"Mean Girl" Tina Fey paid me nothing for hit franchise, says author

Mar 20, 2023 19:17



* Rosalind Wiseman is the author of “Queen Bees & Wannabes", a non-fiction guide for parents of girls, which describes female high school social cliques & school bullying.

* Tina Fey read the book in 2002 & suggested to SNL producer Lorne Michaels that it could be turned into a film. At Michaels' suggestion, Paramount Pictures purchased the rights to the book. Wiseman was paid about $400,000.00 for the film rights.

* Tina Fey wrote the screenplay and created the characters and plot, partially based on her own high school experiences. Lorne Michaels produced the film.

* In addition to the original 2004 film, which grossed $130 million worldwide on a $17 million budget, there have been a made-for-tv sequel movie, a stage musical, a novelization & a cookbook, an iOS game, a comic book, and a variety of products inspired by "Mean Girls". Work has also begun on a new film based on the musical.

* Wiseman says, "I think it’s fair for me to be able to get compensated in some way for the work that has changed our culture and changed the zeitgeist".




* She says that she chose to work with Fey above multiple other film offers. “It was very much a ‘we’re doing this together’ kind of experience... We created this thing, Tina took my words, she did an extraordinary job with it... I’m clearly recognized and acknowledged by Tina as the source material, the inspiration. I’m recognized and yet I deserve nothing?”

* In signing her original contract, Wiseman signed away in perpetuity all rights to original motion pictures and derivative works, including musicals and TV projects - although she said there was no discussion of any other projects at the time.

* Wiseman acknowledges that she signed away her rights, but feels that the film has generated so much money that she deserves more compensation.

“Just because you can doesn’t make it right... Yes, I had a terrible contract, terrible, but the movie has made so much money..."

* Her original contract included net profit points: extra cash dependent on how well the movie fares at the box office. Wiseman says that Paramount insists it has made no net profits from “Mean Girls”. Wiseman’s lawyers now want to audit Paramount’s books.

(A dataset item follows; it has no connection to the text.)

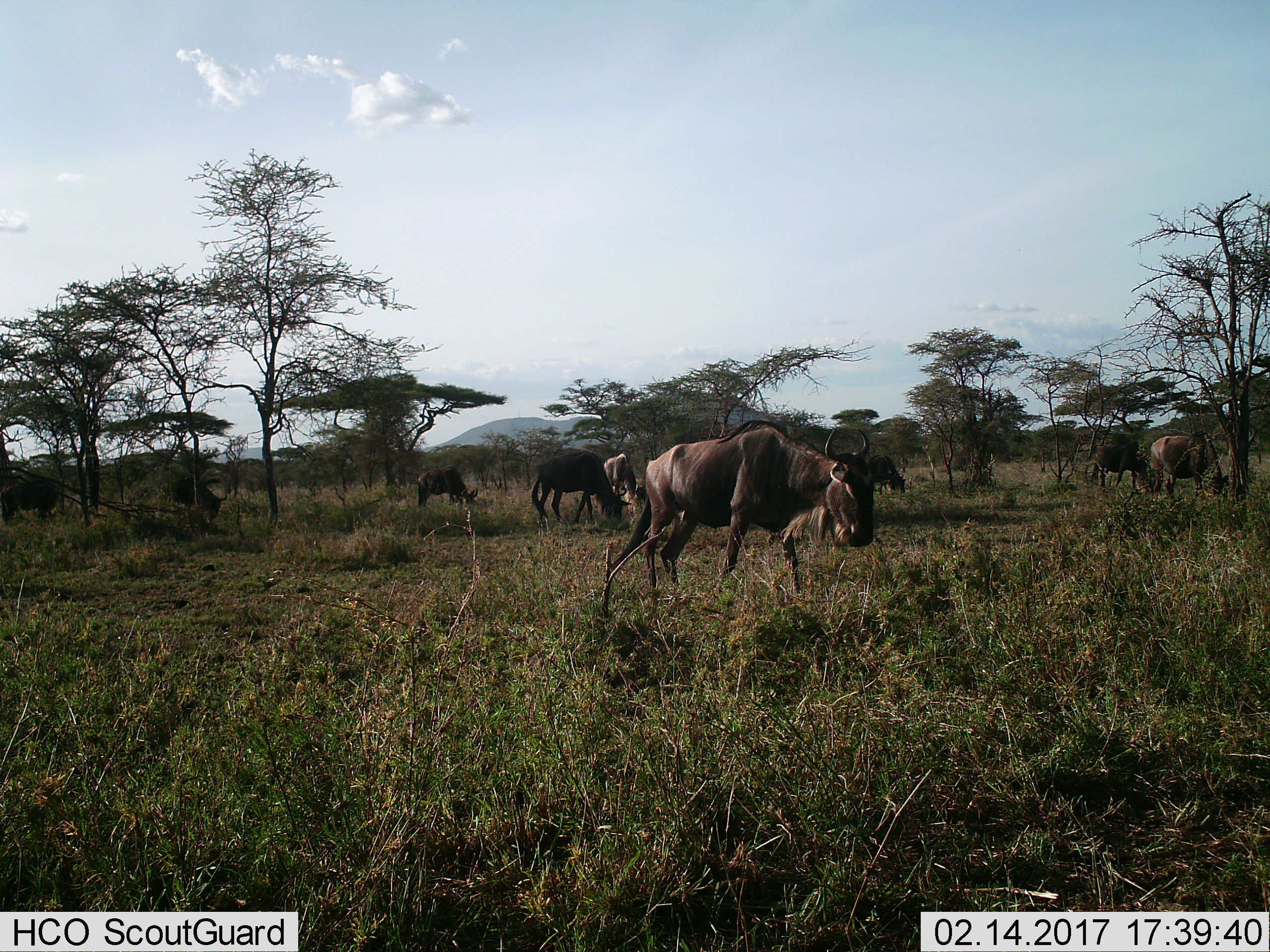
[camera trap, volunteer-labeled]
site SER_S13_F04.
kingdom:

* Wiseman says that a theater producer contacted her decades ago about making a “Mean Girls” musical, but Fey & Paramount told her she had no right to proceed. When the Mean Girls musical opened in 2018, Wiseman's name was mentioned in the program, and Fey gave interviews naming her as the inspiration and source, but Wiseman received no additional money.



* Wiseman says "I did a workshop with the cast and the crew about bullying because they were going to get inundated with kids who were talking to them about their stories... I gave Tina so many notes as I knew high schools are going to use “Mean Girls” for their school musicals and I thought we were working towards this education program... They never compensated me for the training I did for the cast and the crew".

* Wiseman was invited to a party for the Broadway premier in 2018 and was upset when she realized how many Paramount execs had no idea who she was, and that the cost of the lavish party was probably more than she had been paid. “I realized that night that nothing was going to happen with the educational program and that made me really angry. That’s when I reached out to my lawyers and they pushed Paramount and said, ‘How can you be doing this to her?'”

* Wiseman says that it took years for her to come forward because "I was so focused on me not whining or trying to trash Tina... that’s just not who I am and it’s almost disrespectful to the content of what we were doing... I believe really strongly when you’re in a position of power and privilege that you have a responsibility to share that to create equity.” She feels that Fey's public statements about women supporting other women are hypocritical because Fey has not reached out to help her.